When Miley Cyrus struts, dances or twerks onto the Allstate Arena stage Friday, thousands of kids will scream their approval and not a few parents will wish their children had picked a more age-appropriate music idol.
Every few years another music star bursts on the scene to enthrall the next generation and appall the old. But even as that bright young thing shocks anew, the very thought that her predecessor was equally risque, cutting edge or dangerous provokes polite laughter — or open mocking.
But the scene Friday will be remarkably reminiscent — down to the outrage evoked by the star’s pelvic prowess — of another young musical act, nearly 60 years ago.
Elvis Presley’s rise was meteoric, going from high school graduation in 1953 to national singing sensation by January 1956 when "Heartbreak Hotel" was released and he appeared on his first network television broadcast, Tommy and Jimmy Dorsey’s "Stage Show."
While Presley’s first reference in the Tribune was in the TV listings for "Stage Show," his inaugural editorial mention was May 1, 1956, in the Tower Ticker gossip column, then penned by Herb Lyon, who wasn’t a fan.
"Listen! There’s just gotta be a rational explanation for the incredible ‘cultural’ turns in modern music. What mass madness brings on a rock ‘n’ roll craze and catapults an Elvis Presley to six months of immortality?" Lyon protested, before adding, "(Watch, it won’t be any longer.)"
To be fair to Lyon, he wasn’t alone in scoffing at the "erstwhile hillbilly balladeer from Tennessee." While the teens loved him, the press saw "nothing but a male burlesque dancer," the Tribune reported. Reviewers didn’t like his style, they didn’t like his music and they didn’t like his performances, which were described as "the grunt and groan school, chopping one-syllable words into incoherent multisyllables exhaled in gasps."
Of course, the bad press had no effect on his stardom. "Heartbreak Hotel" went gold in less than three months. "Elvis Presley," his first album, sold like hot cakes in March. He appeared on Milton Berle’s show in June, when his wiggling hips while performing "Hound Dog" were called obscene. A June 27, 1956, story joked that Presley would be unable to sing for a few days because he threw his hip out. Appearances on "The Steve Allen Show" and "The Ed Sullivan Show" followed that summer and fall. His first movie, "Love Me Tender," came out in November 1956. Simply put, Elvis was "the most."
Then he came to Chicago. For Tribune readers, the big news broke March 17 in Tower Ticker, where Lyon clearly recognized Presley’s star power even as he didn’t stop sniping at him. Presley announced that he would open a short seven-city tour by shaking up the International Amphitheatre on March 28, 1957.
The event was front-page news in the Tribune under the headline, "Elvis Rolls and 12,000 Teen-Age Fans Rock."
"Elvis Presley put on his golden slippers last night, cuddled his guitar, gyrated, and turned the International Amphitheatre into a shrieking mass of 12,000 teen-age fans," wrote reporter Louise Hutchinson.

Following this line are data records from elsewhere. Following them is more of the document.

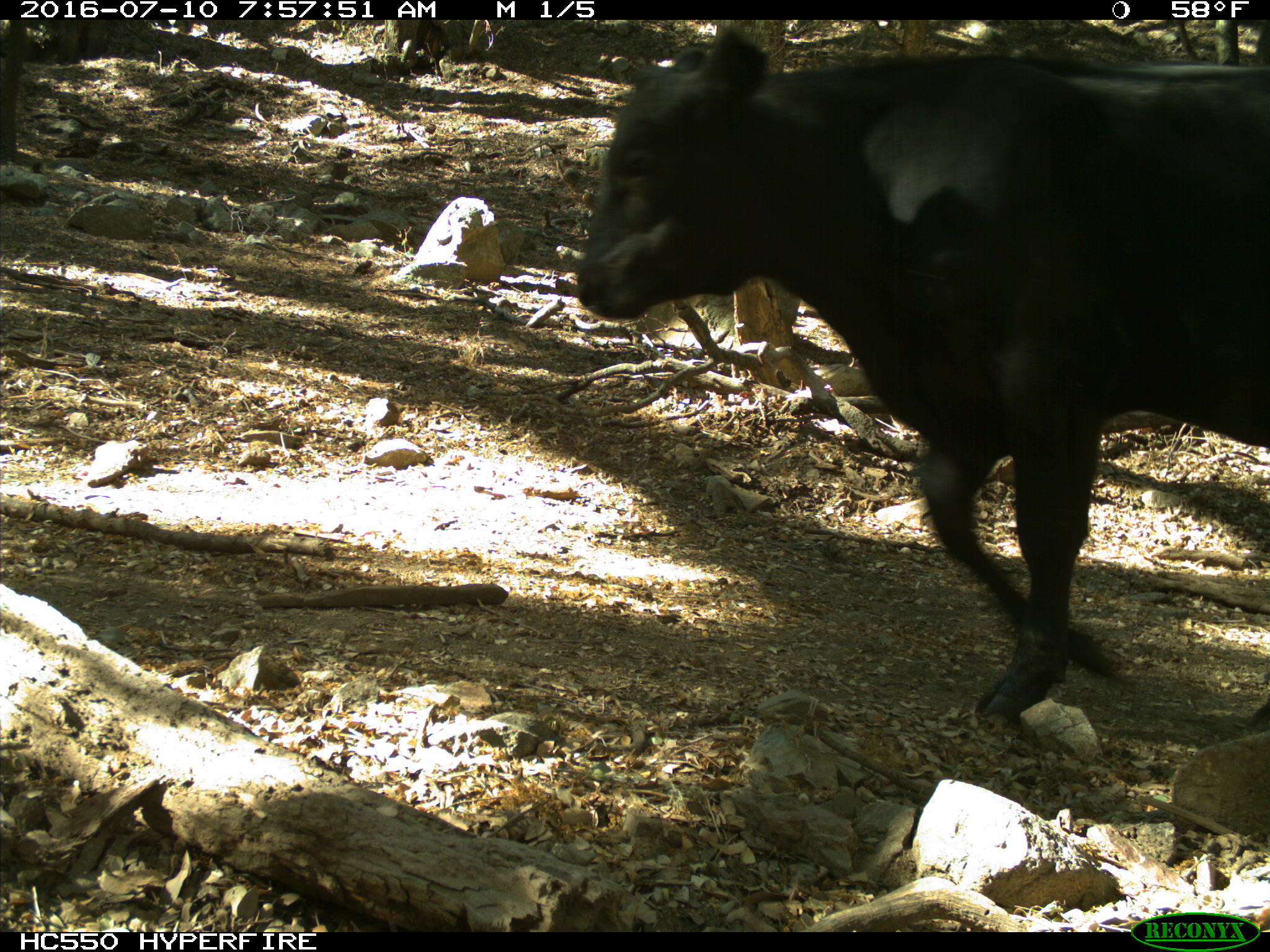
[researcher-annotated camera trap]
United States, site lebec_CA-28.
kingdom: Animalia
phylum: Chordata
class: Mammalia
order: Artiodactyla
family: Bovidae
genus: Bos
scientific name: Bos taurus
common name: domestic cow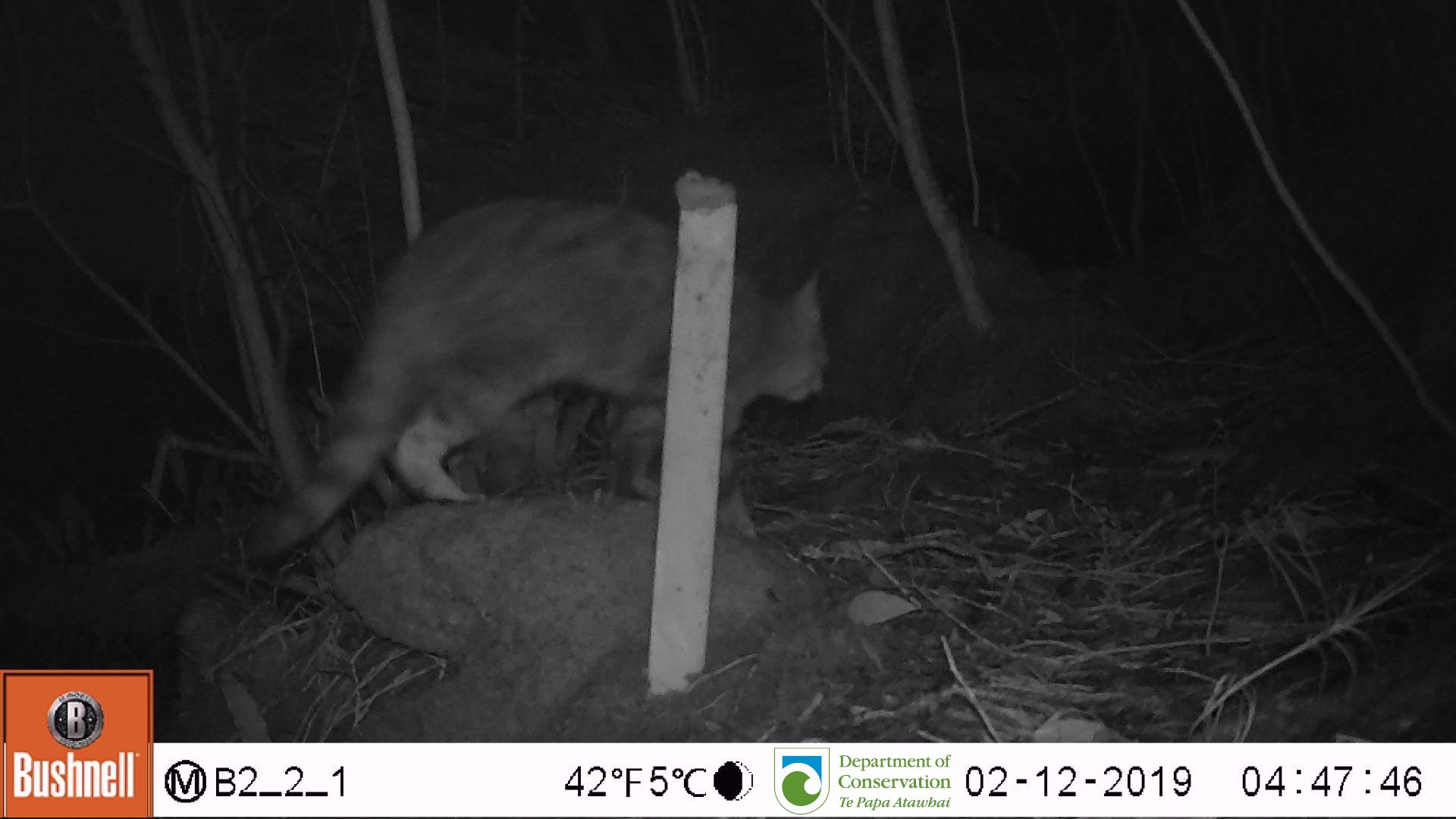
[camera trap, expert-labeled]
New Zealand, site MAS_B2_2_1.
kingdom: Animalia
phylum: Chordata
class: Mammalia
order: Carnivora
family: Felidae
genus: Felis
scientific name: Felis catus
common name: domestic cat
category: cat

The story focused on the manic fans, including a girl who "swung her purse at a policeman, missed him and clouted an usher." So hard, apparently, that he went to the hospital. "It was like a tribal rite, and Presley was the high chieftain."
Tickets were $2 to $3.50. One fan spent an additional $13 for a "low-cut, fur trimmed, and clinging" dress in hopes of improving her chance of meeting him.
The scene was bedlam: "At one point a teen-age girl clung to the stage with both hands and shrieked," the Tribune reported. "It took two policemen to pull her away."
But the kids weren’t the only people moved by Elvis. "A mother, seated with her three children, reached out and touched Presley. Tears of joy rolled down her face," the Trib said.
As remarkable as Presley’s rise to superstardom was his staying power. When he returned to Chicago in June 1972 for three shows over two days at Chicago Stadium, the response was just as fanatical. Consider, though, how much happened in that 15-year span. Rock ‘n’ roll grew up. The Beatles came and went. The 1960s, with all their political, social and cultural upheaval, changed America profoundly. But not so much that Elvis wasn’t still the king.
The fans were older, the Tribune noted, but the screams were just as loud. Elvis had traded his gold-leaf suit for his now-famous high-collared, sequined white jumpsuit, with its plunging-to-the-navel neckline. Tribune writer Michael Sneed, who wrote a first-person account of the concert, noted Elvis’ slight paunch and tired eyes but reveled in the Presley presence nonetheless.
"Thousands of females left their spouses at home to catch one last moment of time when life was a Friday night date," she wrote. "They had to come to the right place. Elvis Presley had come to call and it was great."
Editor’s note: Thanks to Mike Rossetti, of Willowbrook, for suggesting this Flashback.